Cela est clair et, finalement, assez simple : il s’agit concrètement de voir en autrui autre chose qu’un objet. Pourtant, le problème surgit quand nous cherchons dans nos relations fraternelles une réalité idyllique, indéflorable, où chacun serait parfait. Nous mettrions ainsi au centre notre petite jugeote. Et alors, tout nous impatiente, tout porte à l’agressivité, et la famille se convertit en champ de bataille. L’idéal divin n’est pourtant pas une utopie inaccessible : à travers même les coups d’épingle de la vie quotidienne, Dieu s’invite chez nous, Dieu nous invite à épouser ses vues à Lui par notre patience. J’en déduis aisément que l’autre aussi a le droit de vivre sur cette terre près de moi, tel qu’il est. Peu importe qu’il soit pour moi un fardeau, qu’il contrarie mes plans, qu’il me dérange par sa manière d’être ou par ses idées, ou qu’il ne soit pas tout ce que j’espérais. L’amour devient patience, changeant peu à peu notre regard subjectif, nous ouvrant au réel que nos lubies torturent. La compassion profonde devient possible, nous portant à accepter l’autre comme une partie de notre univers, même quand il agit autrement que je l’aurais désiré a priori (Cf. AL nn. 91 & 92).

En second lieu, « la charité est serviable ». La patience évoquait la passivité, elle se montre ici activité, attitude dynamique et créative face aux autres. L’amour est plus qu’un pur sentiment, il fait le bien. Saint Ignace de Loyola affirme : l’amour doit se mettre plus dans les œuvres que dans les paroles (Exercices Spirituels, n°230 = AL 94). Dans sa poésie « Vivre d’amour », sainte Thérèse de Lisieux écrit : « Vivre d’amour, c’est donner sans mesure, Sans réclamer de salaire ici-bas… Lorsqu’on aime on ne calcule pas »… parce que « je Te vois dans les âmes, mes sœurs » (PN 17/5 & 8).

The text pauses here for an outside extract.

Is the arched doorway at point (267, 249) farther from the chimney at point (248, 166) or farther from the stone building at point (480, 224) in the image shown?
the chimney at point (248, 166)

Par suite, « l’amour n’envie pas ». « Ne pas », cela ne plaît guère, on préfère « interdire d’interdire », mais à quelles aberrations on aboutit alors! Le contraire de l’amour qui est dénoncé ici, c’est ce que la Règle bénédictine nomme le mauvais zèle (ch. 72), cette attitude négative qui prend ombrage du succès de l’autre : c’est l’envie. « L’envie est une tristesse à cause du bien d’autrui ». Le Pape garde la définition classique, et il la glose en y dénonçant l’égoïsme féroce concentré sur son propre bien-être (AL n. 95). Saint Thomas y voit carrément une contradiction de la charité : au lieu du bien qui aime devenir contagieux, voilà le mal qui contredit sa diffusion en cherchant à se répandre lui-même. Deux contagions se partagent ainsi l’histoire. Le diable est envieux de la vocation céleste de l’homme, il cherche à lui inoculer sa propre disposition au mal pour l’emprisonner sur lui-même. Le Pape François insiste : l’amour véritable n’est pas menacé par les talents d’autrui, il aime plutôt les mettre en valeur. C’est pourtant vrai : les supériorités du prochain, avec la confiance et l’affection qu’elles drainent vers lui suscitent souvent d’âpres combats. N’en ayons pas honte: ce dépassement intime auquel nous nous obligeons alors purifie au plus profond de nous tout réflexe infantile et égoïste (cf. AL n. 96).